5 thoughts on “Thoughts on core”

  1. Thanks, Ted. I will forward this to the Task Force.

    You make compelling points, and though we do not agree at every turn, I find the manner in which you make your claims to be productive and civil.

  2. Ted, as usual, I think your take on this issue is bang on. (And for the record, I think you’re a pretty smart guy too.) Let me add a few thoughts to your #2 above, the idea that there may be some texts so important that nobody can be considered “educated” unless they have studied them.

    If such a list of Important Texts exists, there is clearly no agreement as to what’s on the list. Suppose we declare that no person can be fully educated who hasn’t read Karl Marx. There are many universities where Marx is NOT required reading; do we really consider all of their graduates inferior to ours? In fact, the syllabus for our own core course changes somewhat each year. What’s required reading to be fully educated one year can become totally dispensable the next year. That’s pretty good evidence that the importance of “required reading” is overstated: the people doing the requiring don’t actually believe in it either.

    Interestingly, I myself haven’t read most of the books in our current core course. (I’ve read Plato’s Apology, but nothing by Nietzsche. I’ve read about and studied evolution in biology classes, but I’ve never read any of Darwin’s original works. I’ve read some Shakespeare, but never Othello. I’ve also read some Adrienne Rich and W.E.B. Du Bois, but never any Freud, and so on.) Interestingly, when I interviewed for my job here, NOBODY asked me about any of these works. Did they assume I’d read them all? Or deep down, did everyone I spoke to secretly believe what I do: that there may actually be more than one way to be well educated, and “great books” be damned.

  3. I forgot to mention one more pro-core argument I’ve heard: some faculty find it useful to be able to refer back to the core books in future courses, with confidence that the students have read them. I can see that this’d be nice — to come back to my favorite example, if I knew all my students had read Galileo, I’d certainly refer back to it in future courses. So I’ll concede this point to the pro-core side, although I think it’s a pretty minor consideration overall.

  4. The idea of referring back to certain core books in future courses does sound beneficial. In our science courses, it often comes up that we not only want but truly need our students to be familiar with some concept or method before taking a particular course. The mechanism we use for dealing with this is a series of prerequisite courses for each course. (The sequences can be really long: a typical 300 level physics course requires no fewer than five prerequisite courses. We found one in chemistry that even requires six!)
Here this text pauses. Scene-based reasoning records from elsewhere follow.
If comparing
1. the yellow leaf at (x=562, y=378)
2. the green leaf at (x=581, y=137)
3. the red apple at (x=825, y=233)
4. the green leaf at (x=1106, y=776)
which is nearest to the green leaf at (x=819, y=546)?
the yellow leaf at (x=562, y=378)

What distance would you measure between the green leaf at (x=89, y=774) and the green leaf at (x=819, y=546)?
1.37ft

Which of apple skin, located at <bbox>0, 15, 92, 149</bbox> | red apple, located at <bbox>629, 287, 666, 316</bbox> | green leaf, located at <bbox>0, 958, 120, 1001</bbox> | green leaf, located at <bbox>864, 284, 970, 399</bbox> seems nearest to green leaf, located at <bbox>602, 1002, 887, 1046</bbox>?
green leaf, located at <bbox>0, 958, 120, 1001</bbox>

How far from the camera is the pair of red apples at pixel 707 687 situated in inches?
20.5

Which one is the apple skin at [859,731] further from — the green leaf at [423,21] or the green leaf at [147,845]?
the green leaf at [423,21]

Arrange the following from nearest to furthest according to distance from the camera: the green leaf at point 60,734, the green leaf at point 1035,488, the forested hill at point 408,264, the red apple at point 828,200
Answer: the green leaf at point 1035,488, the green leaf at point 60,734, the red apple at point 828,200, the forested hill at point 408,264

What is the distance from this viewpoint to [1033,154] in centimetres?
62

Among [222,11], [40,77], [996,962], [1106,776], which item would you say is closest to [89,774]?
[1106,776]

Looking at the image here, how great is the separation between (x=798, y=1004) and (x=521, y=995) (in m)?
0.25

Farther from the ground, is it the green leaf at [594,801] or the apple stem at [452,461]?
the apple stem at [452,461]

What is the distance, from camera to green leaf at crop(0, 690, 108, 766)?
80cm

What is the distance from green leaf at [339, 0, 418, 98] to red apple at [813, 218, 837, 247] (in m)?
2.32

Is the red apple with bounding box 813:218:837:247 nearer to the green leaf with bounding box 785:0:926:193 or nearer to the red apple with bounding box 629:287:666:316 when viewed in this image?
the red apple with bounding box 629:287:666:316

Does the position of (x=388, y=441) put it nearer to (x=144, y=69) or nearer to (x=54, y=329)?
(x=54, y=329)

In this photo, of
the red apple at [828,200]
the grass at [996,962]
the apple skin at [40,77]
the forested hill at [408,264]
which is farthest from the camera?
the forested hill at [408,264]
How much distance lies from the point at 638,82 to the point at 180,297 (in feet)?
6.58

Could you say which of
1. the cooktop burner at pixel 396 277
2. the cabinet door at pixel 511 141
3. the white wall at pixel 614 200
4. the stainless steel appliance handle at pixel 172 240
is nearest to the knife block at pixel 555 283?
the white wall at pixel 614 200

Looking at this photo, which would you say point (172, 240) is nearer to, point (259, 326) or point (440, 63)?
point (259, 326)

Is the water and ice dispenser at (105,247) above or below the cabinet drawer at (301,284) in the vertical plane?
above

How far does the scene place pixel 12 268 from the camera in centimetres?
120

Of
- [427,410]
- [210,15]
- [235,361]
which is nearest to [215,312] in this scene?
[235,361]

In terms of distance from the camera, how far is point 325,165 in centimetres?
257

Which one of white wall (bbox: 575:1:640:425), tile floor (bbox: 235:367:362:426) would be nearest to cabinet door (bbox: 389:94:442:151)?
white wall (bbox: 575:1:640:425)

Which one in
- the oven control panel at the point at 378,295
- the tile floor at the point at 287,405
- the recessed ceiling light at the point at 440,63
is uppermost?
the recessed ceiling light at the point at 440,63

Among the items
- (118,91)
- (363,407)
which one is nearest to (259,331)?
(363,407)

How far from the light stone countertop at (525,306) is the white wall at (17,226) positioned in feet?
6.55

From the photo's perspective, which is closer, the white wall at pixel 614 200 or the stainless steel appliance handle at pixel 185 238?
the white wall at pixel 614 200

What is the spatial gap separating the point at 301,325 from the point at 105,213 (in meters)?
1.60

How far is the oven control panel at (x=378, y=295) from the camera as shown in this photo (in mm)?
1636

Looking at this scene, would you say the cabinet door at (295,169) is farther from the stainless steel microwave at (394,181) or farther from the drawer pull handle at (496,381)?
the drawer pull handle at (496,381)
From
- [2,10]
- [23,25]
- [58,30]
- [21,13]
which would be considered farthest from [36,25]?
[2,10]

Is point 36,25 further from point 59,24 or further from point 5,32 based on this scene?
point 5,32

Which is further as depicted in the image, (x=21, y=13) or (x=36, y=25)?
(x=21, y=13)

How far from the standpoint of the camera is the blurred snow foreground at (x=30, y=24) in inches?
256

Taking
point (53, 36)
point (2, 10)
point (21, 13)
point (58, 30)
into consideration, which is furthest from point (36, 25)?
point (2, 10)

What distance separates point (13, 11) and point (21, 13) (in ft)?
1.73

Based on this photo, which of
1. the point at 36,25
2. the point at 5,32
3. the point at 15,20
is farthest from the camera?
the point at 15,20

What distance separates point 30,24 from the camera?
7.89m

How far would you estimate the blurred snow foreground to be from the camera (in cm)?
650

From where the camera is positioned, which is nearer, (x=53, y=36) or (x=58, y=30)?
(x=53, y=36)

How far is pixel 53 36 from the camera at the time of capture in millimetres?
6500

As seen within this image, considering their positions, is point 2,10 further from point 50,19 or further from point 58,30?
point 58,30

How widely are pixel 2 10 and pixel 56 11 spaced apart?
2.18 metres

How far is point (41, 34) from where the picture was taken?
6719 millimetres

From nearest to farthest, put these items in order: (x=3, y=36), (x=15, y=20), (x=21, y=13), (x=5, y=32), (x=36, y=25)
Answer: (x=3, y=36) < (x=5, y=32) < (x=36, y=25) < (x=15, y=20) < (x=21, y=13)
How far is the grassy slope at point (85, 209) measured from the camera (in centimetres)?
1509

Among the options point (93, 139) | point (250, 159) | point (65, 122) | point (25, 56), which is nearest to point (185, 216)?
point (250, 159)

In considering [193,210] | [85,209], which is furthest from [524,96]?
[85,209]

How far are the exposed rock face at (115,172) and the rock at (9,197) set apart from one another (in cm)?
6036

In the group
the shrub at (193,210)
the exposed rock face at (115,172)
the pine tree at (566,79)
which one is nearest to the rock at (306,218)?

    While I concede the point that having a common knowledge base may be useful for some future courses, it doesn’t follow that the same common knowledge base is useful for all courses. Absent that, it strikes me that requiring a core-like course for ALL students is kind of a blunt tool for the purpose. A system of carefully considered prerequisite courses strikes me as the better instrument.

    Incidentally, I fear my language was a bit too bombastic in my previous post. In particular, I do not think that those who choose the books for core do so in anything but a careful and thoughtful way, or that they don’t deeply and sincerely believe in what they’re doing. As you say, Ted, there are several reasons for a course like core; the “great/required books” reason is only one of them. (And of course, I don’t really believe “great books” be damned, either. More like “specifically required books” be damned, and mostly just because there are so dang many good ones to choose from.)